Cable testing and troubleshooting scenarios unique to the data center
Compared to other parts of a network, the data center presents unique cable structures, transport methods and uses that can be a challenge without the right testing and troubleshooting tools at your disposal. The data center consists of interconnecting complex network and server equipment using a myriad of cable/connector types and standards based protocols. Data centers are also a critical part of an infrastructure that must always be operational. Thus, the ability to quickly find and remediate cable or device-related issues becomes a high priority. Let’s look at seven testing and troubleshooting scenarios unique to the data center that you’re likely to come across from an IT operations (ITOps) perspective.
Multi-gigabit speed testing
Dedicated and virtualized blade servers and back-end storage devices deployed within the data center often require network connectivity at multi-gigabit speeds. Common examples include 2.5, 5 and 10 Gbps Ethernet over twisted pair cabling and 10, 40 and 100 Gbps Ethernet over fiber. Finally, many data centers include 16, 32 and 128 Gbps for Fibre Channel. Depending on specific needs, IT operations staff must be able to properly verify or certify that cabling deployed inside a data center can meet these levels of data transport performance.
Fibre Channel Testing
The only place that Fiber Channel (FC) is found in the enterprise is inside the data center. This transport technology provides for lossless delivery of data using uniform blocks of data as opposed to variable-sized frames as found in Ethernet. This makes it ideal for transporting of data to and from storage area networks (SANs). Test tools that certify that fiber optic cabling can operate at specific FC speeds may be of use for those managing a SAN.
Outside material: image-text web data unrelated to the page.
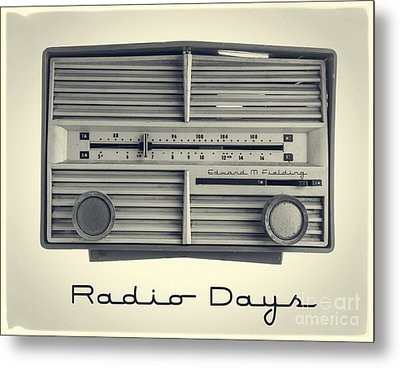 Radio Days Metal Print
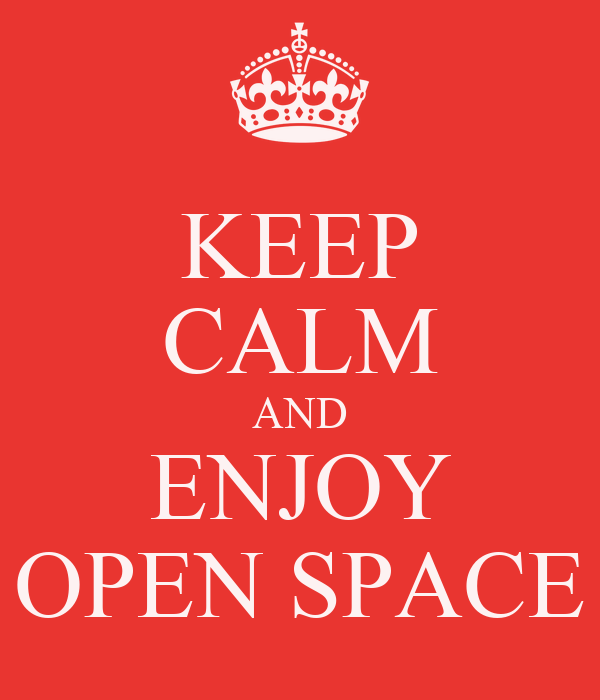 KEEP CALM AND ENJOY OPEN SPACE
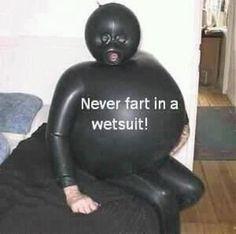 Fart wet suit not good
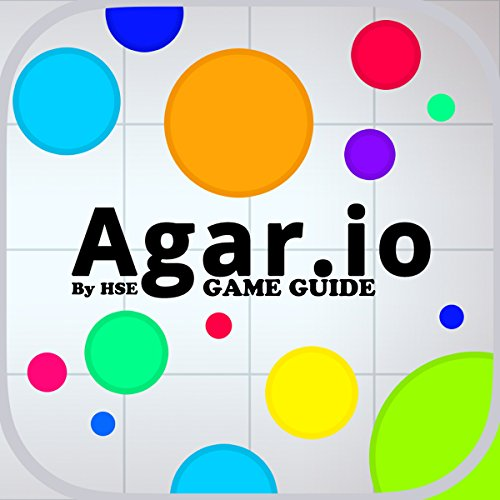 Agar.io. Game Guide: Beat Levels and Get the High Score! audiobook cover art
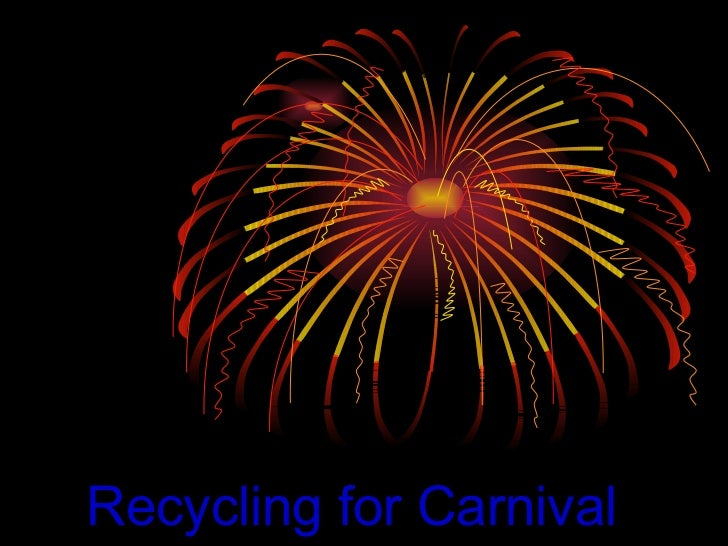 Recycling for Carnival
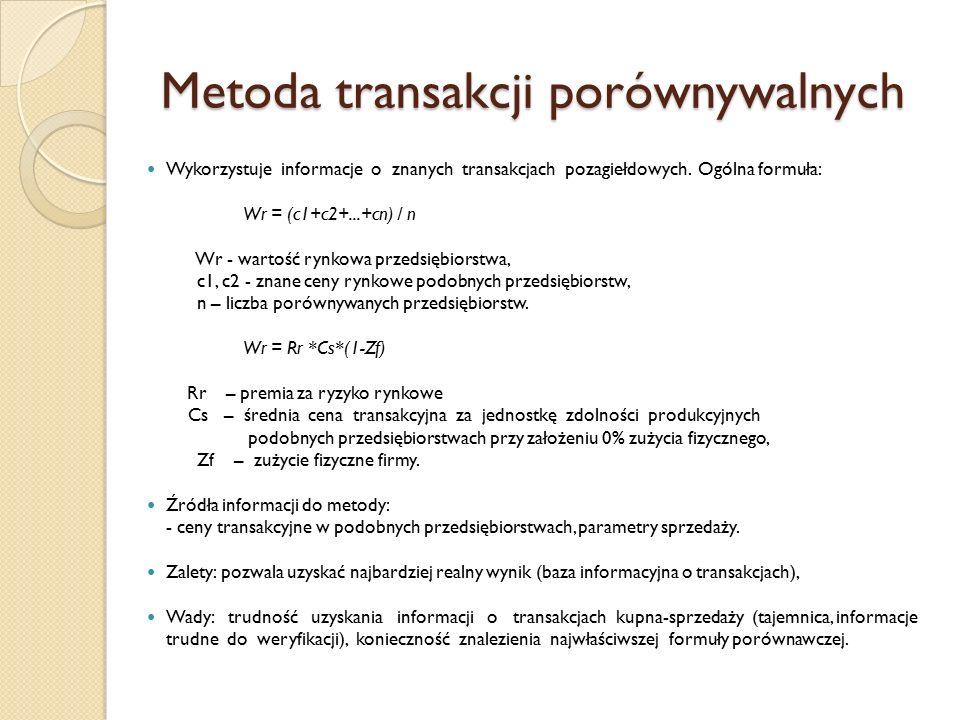 Metoda transakcji porównywalnych Wykorzystuje informacje o znanych transakcjach pozagiełdowych. Ogólna formuła: Wr = (c1+c2+...+cn) / n Wr - wartość r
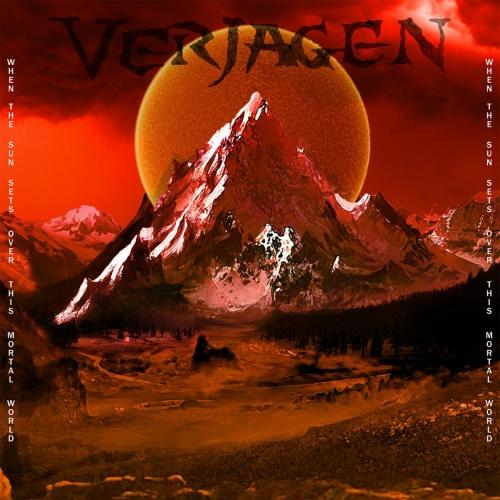 Verjagen - When The Sun Sets Over This Mortal World (2021)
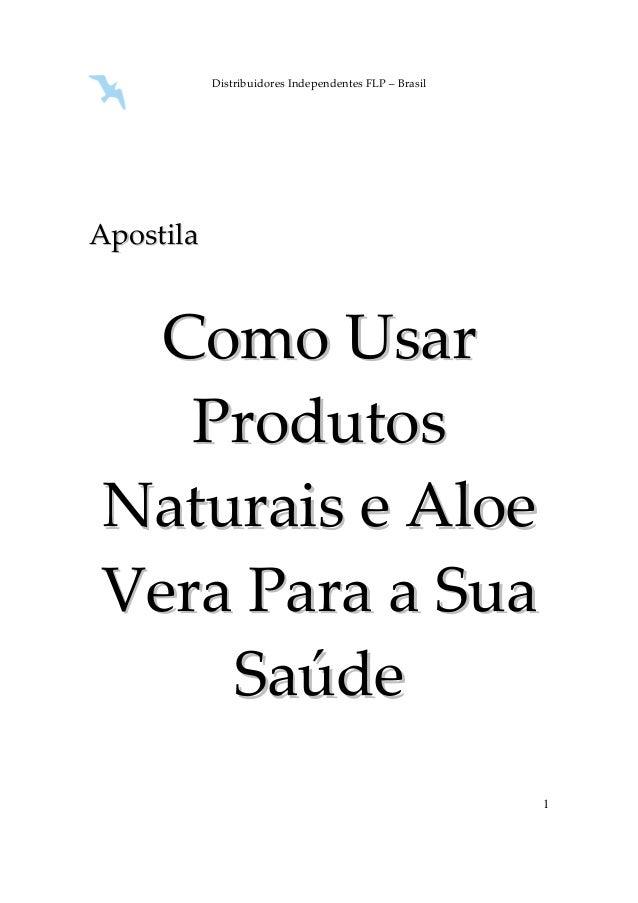 Distribuidores Independentes FLP – Brasil  1  Apostila  Como Usar  Produtos  Naturais e Aloe  Vera Para a Sua  Saúde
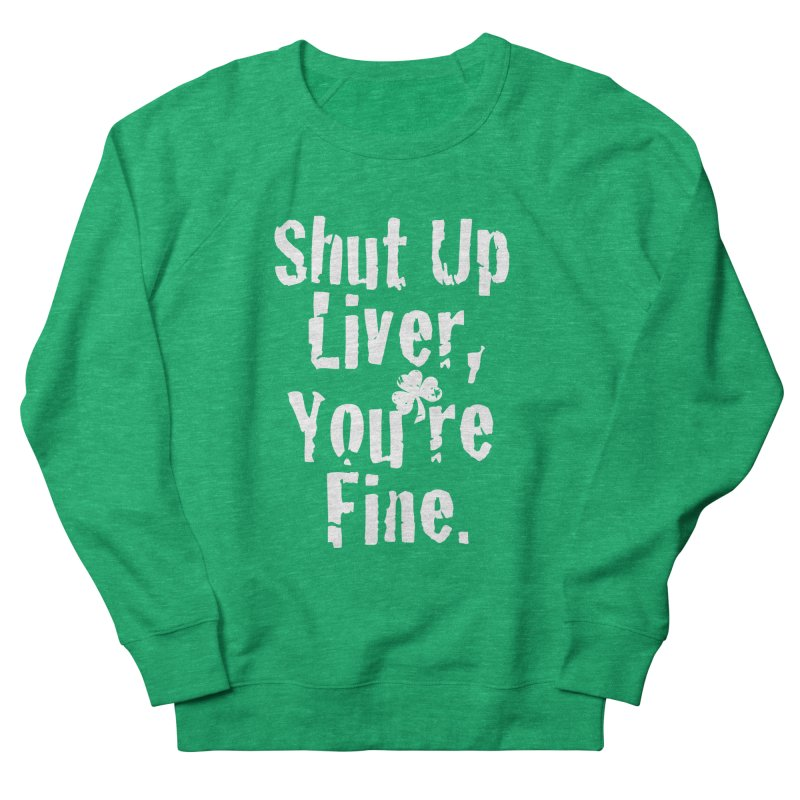Liver Schmivver Drinking Tee Men's French Terry Sweatshirt by Pittie Chicks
Because of the critical nature of applications, data and servers housed within a data center, any time a server or storage device is added or moved, the cabling should be properly inspected and cleaned using specialized inspection equipment. Failing to do so can introduce dust and dirt on the connectors and micro-breaks in the patch cables that can cause data transport performance problems.
Automated Patch Cable Tracing
Existing cables may already be connected to a data center switch. The problem, of course, is that there can be dozens to hundreds of switches depending on the size of a data center. Knowing precisely which switch the cable is connected to can be a time consuming process to physically trace. A more efficient method is to use a network test tool that can be used to identify the switch vendor, model and switch name in a matter of seconds.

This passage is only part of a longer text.